Turn the lines of the listing, from the line containing "Is the white" through the line containing "Answer: pixel 544", into a Markdown table with the columns Row and Line, leaving out blank lines.

[Records of scene-based reasoning]
'''
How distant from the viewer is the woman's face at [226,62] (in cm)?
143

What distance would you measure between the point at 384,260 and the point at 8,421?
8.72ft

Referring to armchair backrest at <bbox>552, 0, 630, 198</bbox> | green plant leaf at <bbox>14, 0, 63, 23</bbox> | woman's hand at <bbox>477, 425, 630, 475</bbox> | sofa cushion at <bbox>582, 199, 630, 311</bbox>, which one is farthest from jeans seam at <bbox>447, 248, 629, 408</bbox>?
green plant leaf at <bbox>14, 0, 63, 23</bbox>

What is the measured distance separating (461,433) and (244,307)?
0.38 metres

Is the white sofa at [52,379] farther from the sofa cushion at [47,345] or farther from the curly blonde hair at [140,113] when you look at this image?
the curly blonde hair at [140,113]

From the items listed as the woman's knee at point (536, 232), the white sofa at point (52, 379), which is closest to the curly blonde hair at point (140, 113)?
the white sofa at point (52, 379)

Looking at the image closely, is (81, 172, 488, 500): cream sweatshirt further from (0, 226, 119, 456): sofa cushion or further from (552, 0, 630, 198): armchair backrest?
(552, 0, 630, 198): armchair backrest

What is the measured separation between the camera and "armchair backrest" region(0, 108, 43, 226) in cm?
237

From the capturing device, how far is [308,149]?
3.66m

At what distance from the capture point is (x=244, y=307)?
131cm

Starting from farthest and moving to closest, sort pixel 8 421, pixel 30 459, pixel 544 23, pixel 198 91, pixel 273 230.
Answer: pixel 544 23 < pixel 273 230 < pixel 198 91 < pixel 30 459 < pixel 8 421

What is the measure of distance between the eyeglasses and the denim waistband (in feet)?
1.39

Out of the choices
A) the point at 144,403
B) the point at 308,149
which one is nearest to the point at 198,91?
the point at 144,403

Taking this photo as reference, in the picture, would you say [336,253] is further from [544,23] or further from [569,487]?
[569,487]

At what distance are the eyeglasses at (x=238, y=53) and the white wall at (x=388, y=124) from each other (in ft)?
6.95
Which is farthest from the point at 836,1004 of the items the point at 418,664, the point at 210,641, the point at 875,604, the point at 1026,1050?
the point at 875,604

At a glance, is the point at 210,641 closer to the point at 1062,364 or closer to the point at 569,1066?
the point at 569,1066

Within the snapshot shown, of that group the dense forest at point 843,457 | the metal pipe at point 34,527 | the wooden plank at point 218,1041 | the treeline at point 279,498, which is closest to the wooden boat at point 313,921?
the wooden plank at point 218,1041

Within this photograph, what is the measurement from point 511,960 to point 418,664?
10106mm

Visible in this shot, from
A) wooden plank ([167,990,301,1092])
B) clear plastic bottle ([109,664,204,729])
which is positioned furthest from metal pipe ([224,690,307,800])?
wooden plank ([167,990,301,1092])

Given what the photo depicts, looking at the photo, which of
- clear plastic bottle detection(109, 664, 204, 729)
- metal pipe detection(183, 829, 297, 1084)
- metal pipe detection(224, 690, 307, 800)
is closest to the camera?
'''
The result:
| Row | Line |
|---|---|
| 1 | Is the white sofa at [52,379] farther from the sofa cushion at [47,345] or farther from the curly blonde hair at [140,113] when you look at this image? |
| 2 | the curly blonde hair at [140,113] |
| 3 | From the items listed as the woman's knee at point (536, 232), the white sofa at point (52, 379), which is closest to the curly blonde hair at point (140, 113)? |
| 4 | the white sofa at point (52, 379) |
| 5 | Looking at the image closely, is (81, 172, 488, 500): cream sweatshirt further from (0, 226, 119, 456): sofa cushion or further from (552, 0, 630, 198): armchair backrest? |
| 6 | (552, 0, 630, 198): armchair backrest |
| 7 | What is the measured separation between the camera and "armchair backrest" region(0, 108, 43, 226) in cm? |
| 8 | 237 |
| 9 | From the capturing device, how far is [308,149]? |
| 10 | 3.66m |
| 11 | At what distance from the capture point is (x=244, y=307)? |
| 12 | 131cm |
| 13 | Starting from farthest and moving to closest, sort pixel 8 421, pixel 30 459, pixel 544 23, pixel 198 91, pixel 273 230. |
| 14 | Answer: pixel 544 23 < pixel 273 230 < pixel 198 91 < pixel 30 459 < pixel 8 421 |